■ **INSTRUKSI ANDA**
Jawablah pertanyaan berikut berdasarkan teks cerita tentang Abdullah.
(a) Apa yang ditunggangi orang-orang yang dilihat Abdullah dari kejauhan?
(b) Berapa jumlah orang dalam rombongan penunggang kuda itu?
(c) Apa yang dilakukan rombongan itu saat penutup wajah orang tua tersebut terbuka?

■ **TEKS DOKUMEN**

────────────────

Hingga beberapa waktu, Abdullah melihat dengan samar-samar beberapa orang yang jauh di sana. Mereka menunggangi kuda. Salah satu dari mereka pun tampak rapi. Tanpa pikir panjang, Abdullah pun langsung berteriak dan melambaikan tangan kepada mereka dari kejauhan.

Orang-orang yang menunggangi kuda tersebut menyadari akan panggilan Abdullah. Mereka pun mendekatinya.

Mereka berkata, “Wahai saudara, apa yang terjadi padamu?”

Abdullah langsung menceritakan apa yang telah terjadi dan meminta kepada mereka untuk menolong mengurus jasad orang tua tersebut.

Lantas, mereka memasuki tenda dan bertanya, "Siapa dia?”

“Aku juga tidak mengenalnya, dia dalam keadaan sakit dan memprihatinkan,” jawab Abdullah.

Lalu, rombongan penunggang kuda yang berjumlah empat orang itu langsung membuka penutup wajahnya, mungkin saja salah satu dari mereka mengenalinya.

Saat penutup wajah terbuka, wajah mereka tersentak lalu menangis. Abdullah pun bingung dengan apa yang ia lihat dari si penunggang kuda itu.

Salah satu dari mereka berkata, Subhanallah, wajah yang senantiasa bersujud kepada Allah. Mata yang selalu menunduk atas apa yang diharamkan Allah. Tubuhnya selalu sujud tatkala orang-orang dalam keadaan tidur."

────────────────

■ **MATERI YANG DIBERIKAN**
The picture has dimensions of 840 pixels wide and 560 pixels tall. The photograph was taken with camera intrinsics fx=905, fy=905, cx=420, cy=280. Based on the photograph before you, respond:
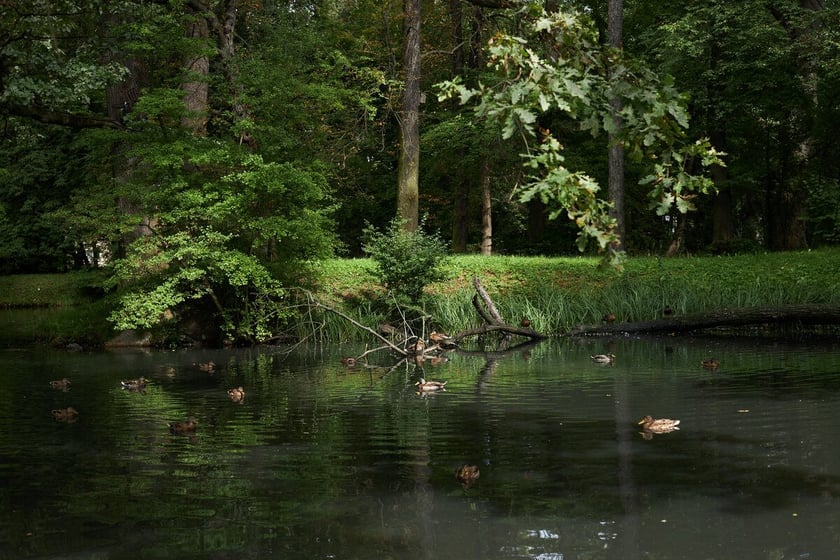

────────────────

■ **HASIL TUGAS**
(a) Mereka menunggangi kuda.
(b) Rombongan itu berjumlah empat orang.
(c) Wajah mereka tersentak, lalu mereka menangis.